Basin architecture and thermal maturation in the strike‐slip Deer Lake Basin, Carboniferous of Newfoundland

Abstract

Abstract The Deer Lake Basin is an entirely non‐marine basin associated with the Cabot fault zone. Structural and stratigraphic evidence strongly suggest dextral strike‐slip movements along the fault zone during Tournaisian‐Visean time. Two elongated, end‐on structural blocks (probable positive flower structures) contain fold axes and second‐order faults oriented obliquely to fault traces bounding the blocks, in a manner implying dextral movements. In one part of the basin, the stratigraphic thickness of a long homoclinal section of later basin‐fill sediment (Deer Lake Group) greatly exceeds the suggested depth to basement based on gravity measurements, a situation common to strike‐slip basins. Formations representing basin fill can be arranged into megasequences (from oldest to youngest: Anguille Group, Wetstone Point and Wigwam Brook Formations, Deer Lake Group, Howley Formation) corresponding to lateral growth stages of the basin.Gravity, magnetic, and seismic data show that depths to basement on either side of the end‐on flower structures are comparable, so that the youngest strata in the basin (Howley Formation) are not underlain by earlier basin fill. These geophysical data, therefore, corroborate the geological conclusion of onlapping stratigraphic relations. The geophysical data suggest participation of basement in Carboniferous gravity faulting and show the location of the subsurface extension of the Taylors Brook Fault in the western part of the Deer Lake Basin.Thermal maturation of the Anguille and Deer Lake Groups, as measured by vitrinite reflectance, clay mineral assemblages, illite crystallinity, and Rock‐Eval pyrolysis, indicate a much higher level of maturation for the Anguille than for the Deer Lake Group.

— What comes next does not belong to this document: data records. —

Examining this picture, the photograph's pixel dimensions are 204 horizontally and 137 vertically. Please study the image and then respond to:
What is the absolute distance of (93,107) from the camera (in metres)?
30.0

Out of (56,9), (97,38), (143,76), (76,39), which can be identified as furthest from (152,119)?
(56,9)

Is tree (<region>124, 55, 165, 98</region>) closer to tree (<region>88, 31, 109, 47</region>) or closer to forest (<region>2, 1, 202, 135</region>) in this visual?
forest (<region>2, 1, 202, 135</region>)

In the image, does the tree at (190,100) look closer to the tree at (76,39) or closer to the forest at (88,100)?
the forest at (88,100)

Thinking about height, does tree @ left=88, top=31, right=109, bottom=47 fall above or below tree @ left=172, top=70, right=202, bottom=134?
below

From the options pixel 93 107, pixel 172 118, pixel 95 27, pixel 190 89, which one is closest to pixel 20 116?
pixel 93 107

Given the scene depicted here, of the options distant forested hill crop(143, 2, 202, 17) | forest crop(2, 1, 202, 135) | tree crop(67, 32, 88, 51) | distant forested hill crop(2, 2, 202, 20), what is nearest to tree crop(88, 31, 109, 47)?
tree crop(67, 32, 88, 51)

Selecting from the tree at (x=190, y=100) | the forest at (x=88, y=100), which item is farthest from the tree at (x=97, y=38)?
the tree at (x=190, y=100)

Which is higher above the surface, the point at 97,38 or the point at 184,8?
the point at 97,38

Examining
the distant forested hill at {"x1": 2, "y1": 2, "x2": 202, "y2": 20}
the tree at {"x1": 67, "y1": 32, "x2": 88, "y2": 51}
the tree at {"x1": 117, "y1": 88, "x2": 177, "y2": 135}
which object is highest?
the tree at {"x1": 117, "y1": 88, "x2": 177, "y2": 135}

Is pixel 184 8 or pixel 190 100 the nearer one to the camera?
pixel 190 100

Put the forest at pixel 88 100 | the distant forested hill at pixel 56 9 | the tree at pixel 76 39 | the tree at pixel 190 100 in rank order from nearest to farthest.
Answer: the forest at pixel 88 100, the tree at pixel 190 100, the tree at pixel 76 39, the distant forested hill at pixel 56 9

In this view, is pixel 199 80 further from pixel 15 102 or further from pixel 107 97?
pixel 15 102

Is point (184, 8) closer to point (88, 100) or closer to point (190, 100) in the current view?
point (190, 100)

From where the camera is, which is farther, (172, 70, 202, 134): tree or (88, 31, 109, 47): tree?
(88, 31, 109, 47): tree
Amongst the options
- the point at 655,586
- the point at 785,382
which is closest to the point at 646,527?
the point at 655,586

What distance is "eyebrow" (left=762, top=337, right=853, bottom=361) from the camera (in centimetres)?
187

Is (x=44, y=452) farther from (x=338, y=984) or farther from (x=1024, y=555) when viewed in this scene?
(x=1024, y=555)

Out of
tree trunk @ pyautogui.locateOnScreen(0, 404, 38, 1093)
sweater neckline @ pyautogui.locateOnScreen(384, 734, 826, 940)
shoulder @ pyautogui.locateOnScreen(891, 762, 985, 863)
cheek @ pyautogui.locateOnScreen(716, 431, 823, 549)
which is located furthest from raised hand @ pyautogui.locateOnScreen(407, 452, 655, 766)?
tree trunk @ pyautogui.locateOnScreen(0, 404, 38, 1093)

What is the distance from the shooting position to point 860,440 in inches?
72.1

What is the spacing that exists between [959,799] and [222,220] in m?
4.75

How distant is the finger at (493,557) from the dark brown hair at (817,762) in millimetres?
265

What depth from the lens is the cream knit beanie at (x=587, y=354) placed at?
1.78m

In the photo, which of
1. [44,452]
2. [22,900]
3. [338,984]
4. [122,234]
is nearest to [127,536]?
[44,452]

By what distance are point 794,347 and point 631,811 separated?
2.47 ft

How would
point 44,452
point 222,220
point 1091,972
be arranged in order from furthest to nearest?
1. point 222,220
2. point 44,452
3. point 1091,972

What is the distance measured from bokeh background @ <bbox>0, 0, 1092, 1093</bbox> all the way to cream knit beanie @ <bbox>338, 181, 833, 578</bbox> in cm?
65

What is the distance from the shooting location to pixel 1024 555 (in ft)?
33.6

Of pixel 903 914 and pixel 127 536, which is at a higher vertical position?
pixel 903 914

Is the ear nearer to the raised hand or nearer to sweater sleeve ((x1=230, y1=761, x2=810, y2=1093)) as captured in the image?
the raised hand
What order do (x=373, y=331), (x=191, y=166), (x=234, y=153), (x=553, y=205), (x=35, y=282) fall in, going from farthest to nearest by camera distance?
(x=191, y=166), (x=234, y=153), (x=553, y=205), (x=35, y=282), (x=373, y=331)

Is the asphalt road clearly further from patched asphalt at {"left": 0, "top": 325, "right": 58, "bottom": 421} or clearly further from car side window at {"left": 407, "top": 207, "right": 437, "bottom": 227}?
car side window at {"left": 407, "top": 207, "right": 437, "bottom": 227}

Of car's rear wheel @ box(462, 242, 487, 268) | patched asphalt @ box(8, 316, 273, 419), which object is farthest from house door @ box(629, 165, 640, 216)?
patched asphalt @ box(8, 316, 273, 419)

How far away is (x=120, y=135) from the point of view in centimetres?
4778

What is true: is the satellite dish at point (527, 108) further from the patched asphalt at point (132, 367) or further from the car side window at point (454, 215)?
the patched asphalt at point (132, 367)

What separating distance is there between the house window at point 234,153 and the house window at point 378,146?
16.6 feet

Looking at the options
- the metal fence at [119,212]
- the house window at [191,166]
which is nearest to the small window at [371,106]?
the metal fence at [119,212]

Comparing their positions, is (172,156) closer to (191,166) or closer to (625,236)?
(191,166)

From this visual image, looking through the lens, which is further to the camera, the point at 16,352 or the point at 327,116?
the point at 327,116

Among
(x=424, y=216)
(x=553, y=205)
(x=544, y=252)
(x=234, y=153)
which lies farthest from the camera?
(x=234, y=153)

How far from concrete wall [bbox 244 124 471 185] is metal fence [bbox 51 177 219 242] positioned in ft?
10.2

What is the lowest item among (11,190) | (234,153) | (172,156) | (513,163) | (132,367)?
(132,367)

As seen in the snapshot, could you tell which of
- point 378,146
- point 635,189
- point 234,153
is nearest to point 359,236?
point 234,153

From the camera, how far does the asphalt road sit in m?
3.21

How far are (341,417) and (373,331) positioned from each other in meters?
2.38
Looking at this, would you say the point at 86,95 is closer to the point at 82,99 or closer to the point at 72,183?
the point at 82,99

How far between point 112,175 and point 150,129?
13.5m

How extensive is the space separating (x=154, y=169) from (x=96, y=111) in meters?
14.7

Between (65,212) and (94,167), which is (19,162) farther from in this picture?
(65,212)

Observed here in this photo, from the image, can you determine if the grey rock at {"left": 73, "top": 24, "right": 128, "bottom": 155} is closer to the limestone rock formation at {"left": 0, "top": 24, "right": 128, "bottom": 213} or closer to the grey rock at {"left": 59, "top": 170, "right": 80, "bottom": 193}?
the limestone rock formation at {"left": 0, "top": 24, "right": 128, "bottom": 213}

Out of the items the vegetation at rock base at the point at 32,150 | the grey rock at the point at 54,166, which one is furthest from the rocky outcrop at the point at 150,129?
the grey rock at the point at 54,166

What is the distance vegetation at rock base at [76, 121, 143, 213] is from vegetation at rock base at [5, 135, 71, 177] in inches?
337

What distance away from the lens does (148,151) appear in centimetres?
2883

Palaeotemperatures for the Anguille and Deer Lake Groups are estimated to be around 200 and 100oC, respectively, suggesting that Anguille Group rocks are overmature whereas Deer Lake Group strata are within the oil‐generating window. Onlapping stratigraphic relations and areally homogeneous time/temperature effects, however, have created a situation in which the Deer Lake Group and Howley Formation have similar maturation levels.